(Page excerpt)

Witch hunting then and now

Puritans in 17th century New England believed that Satan was real and ever present.  To doubt that the devil was a clear and present danger was an indication that you yourself were under the influence of the devil.

In 1692, in and around Salem, Massachusetts, many people, mostly women, were accused of being witches.  Nineteen were executed and six more died awaiting trial.

If you were accused of being a witch, the way to save your life was to confess your sin and accuse other people of being witches.

The great playwright, Arthur Miller, saw a parallel with the search for hidden Communists in his own time, and wrote The Curcible, which was staged in 1953, in order to bring this out.   I read this play as part of a monthly play-reading group hosted by my friend Walter Uhrman.

The events of the play did not follow the exact historical record, but Miller did a good job of depicting the Puritan culture and attitudes, especially its pervasive sense of sin and guilt.

Possibly the central character, John Procter, like the Thomas More character in A Man for All Seasons, was more concerned with his individual integrity, like a 20th century person, and less with salvation a 17th century Puritan would have been.

Miller did not explicitly draw a parallel with events of his own time, but the parallel was there to see.  Intellectuals and other public figures accused of being Communists or former Communists were blacklisted if they refused to confess or name others, just like accused witches in 1692 Salem.

His play drew the ire of the government.  He was denied a passport to view the opening of the play in London in 1954.  When he applied for a passport renewal in 1956, he was subpoened to testify before the House un-American Activities Committee.  He readily told about his own past political activities, but refused to testify about anybody else.

He was charged with contempt of Congress, and a federal judge sentenced him to a fine and prison term, but his conviction was overturned on appeal in 1958.

The same syndrome of accusation, confession and new accusations, but on a larger and more lethal scale, operated in the Soviet purge trials in the 1930s and in the Spanish Inquisition.  There were many witch trials.  An estimated 40,000 to 60,000 people were executed for witchcraft from the 14th through the 18th centuries.

(End Page excerpt)
(Material provided)

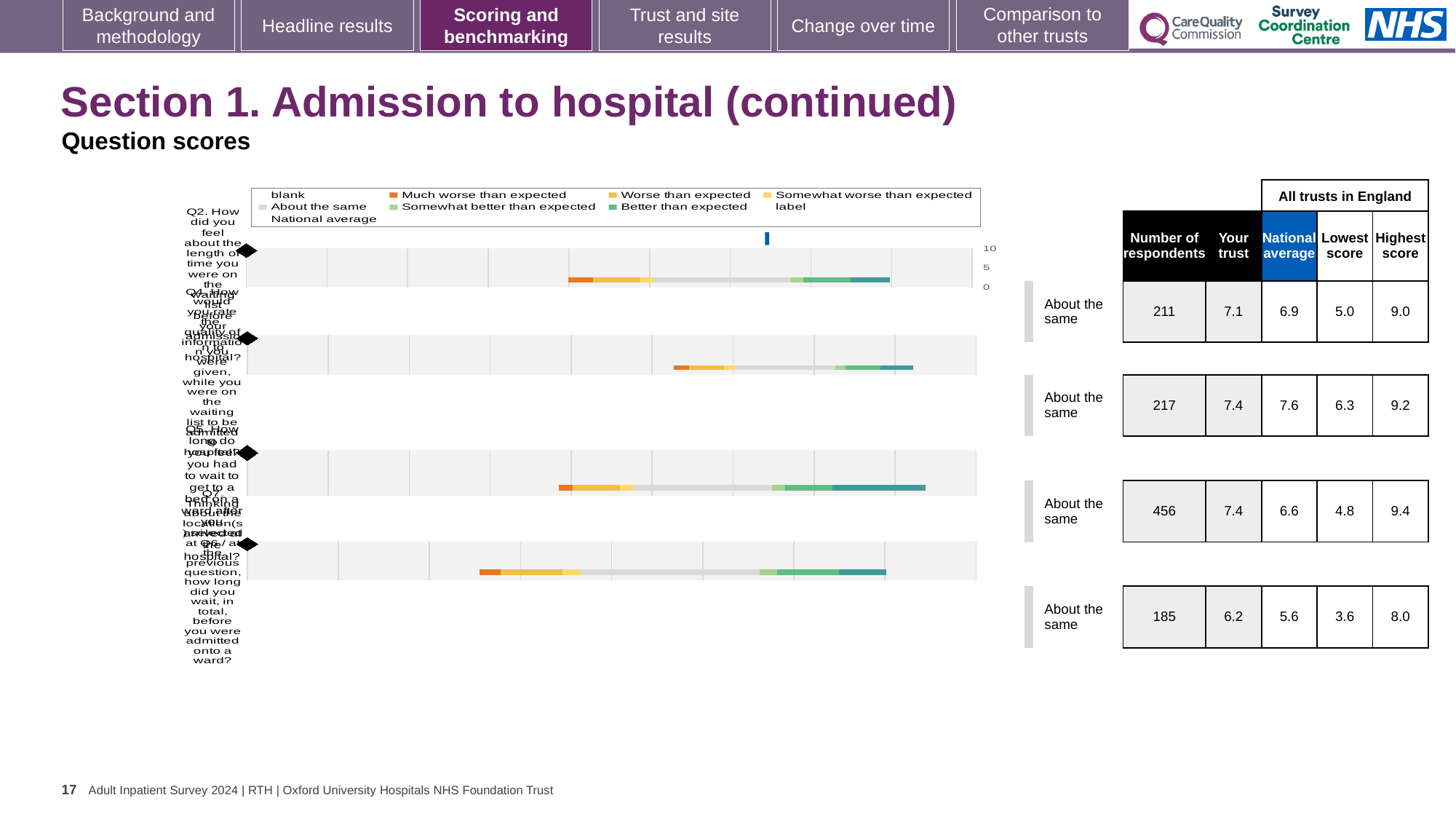
What colour is the 'Better than expected' band in the chart legend? Green What benchmark label is shown next to each of the four chart rows? About the same In the table beside the chart, what is the 'Your trust' score for the row with 211 respondents? 7.1 How many question rows (bars) are plotted in the chart? 4 In the table beside the chart, which row has the highest number of respondents? 456 In the table beside the chart, what is the difference between the highest score and the lowest score for the row with 456 respondents? 4.6 In the table beside the chart, what is the national average for the row with 185 respondents? 5.6 In the table beside the chart, what is the lowest 'Your trust' score shown? 6.2 What colour is the 'Much worse than expected' band in the chart legend? Orange What is the maximum value shown on the chart's score axis? 10 What kind of chart is shown on the slide? Bar chart In the table beside the chart, for the row with 211 respondents, which is larger: the 'Your trust' score or the 'National average'? Your trust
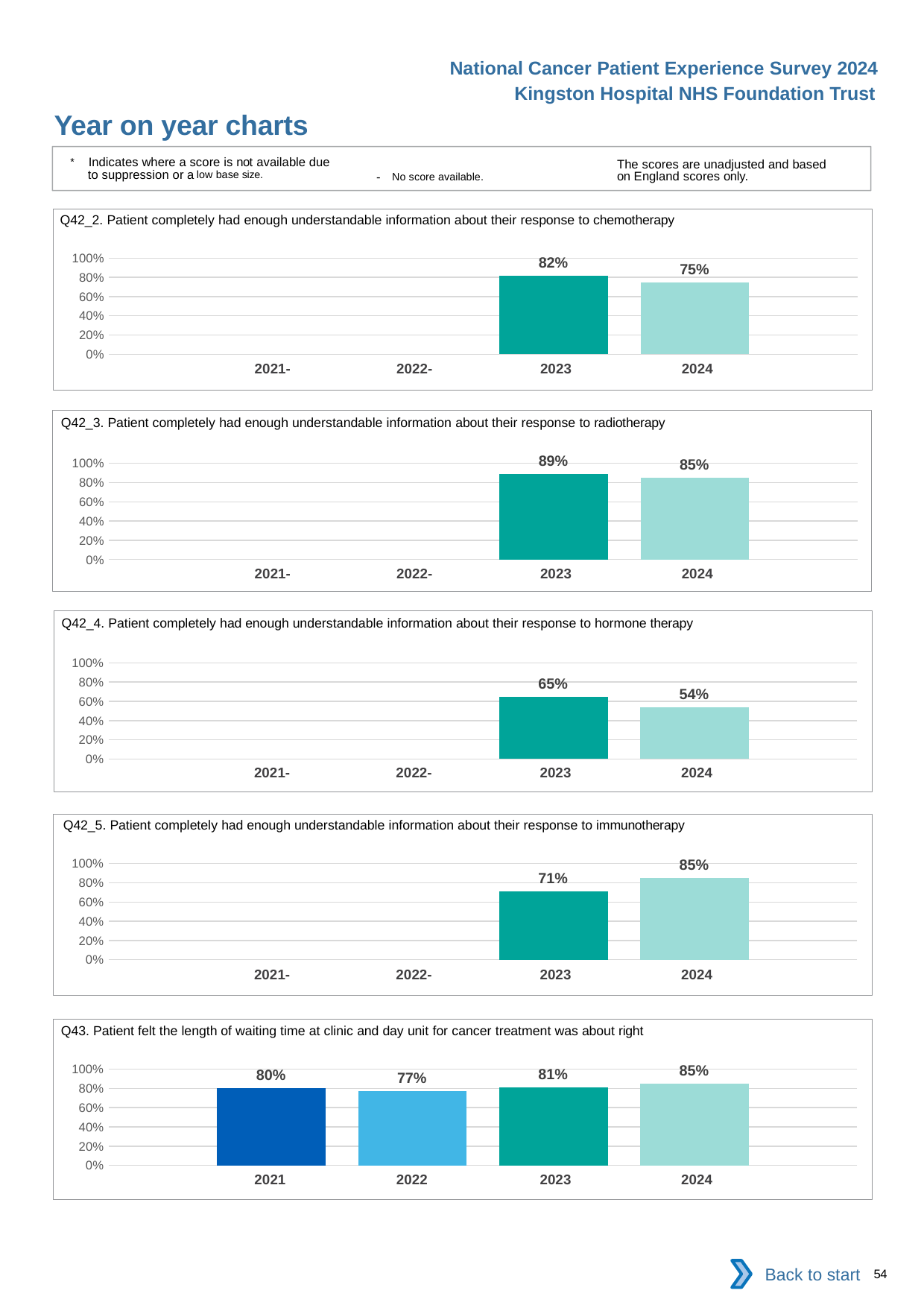
In the Q42_5 chart (immunotherapy), does the value rise or fall from 2023 to 2024? rise In the Q43 chart (waiting time at clinic and day unit), which year has the lowest value? 2022 In the Q42_3 chart (radiotherapy), what is the value for 2023? 89% In the Q43 chart (waiting time at clinic and day unit), how many years have a bar plotted? 4 In the Q43 chart (waiting time at clinic and day unit), which year has the highest value? 2024 What type of chart is the Q43 chart? bar chart In the Q42_4 chart (hormone therapy), what is the difference between the 2023 and 2024 values? 11 percentage points In the Q42_4 chart (hormone therapy), what is the value for 2024? 54% In the Q42_3 chart (radiotherapy), which year has the higher value, 2023 or 2024? 2023 In the Q42_2 chart (chemotherapy), what is the difference between the 2023 and 2024 values? 7 percentage points In the Q42_5 chart (immunotherapy), what is the value for 2023? 71% In the Q42_2 chart (chemotherapy), what is the value for 2024? 75%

(End Material provided)

• **Task requirements**
A. In the witch-hunting post, how many people were executed in and around Salem in 1692?
B. For each statement, say whether it agrees with the witch-hunting post, quoting the deciding words:
(i) Miller was denied a passport to see the London opening of his play in 1954.
(ii) Before the committee, Miller refused to discuss his own past political activities.
(iii) Miller's conviction was upheld on appeal.
The data above come from a separate source.

• **Solution set**
A. Nineteen were executed.

B.
(i) Yes: "He was denied a passport to view the opening of the play in London in 1954."
(ii) No: "He readily told about his own past political activities, but refused to testify about anybody else."
(iii) No: "but his conviction was overturned on appeal in 1958."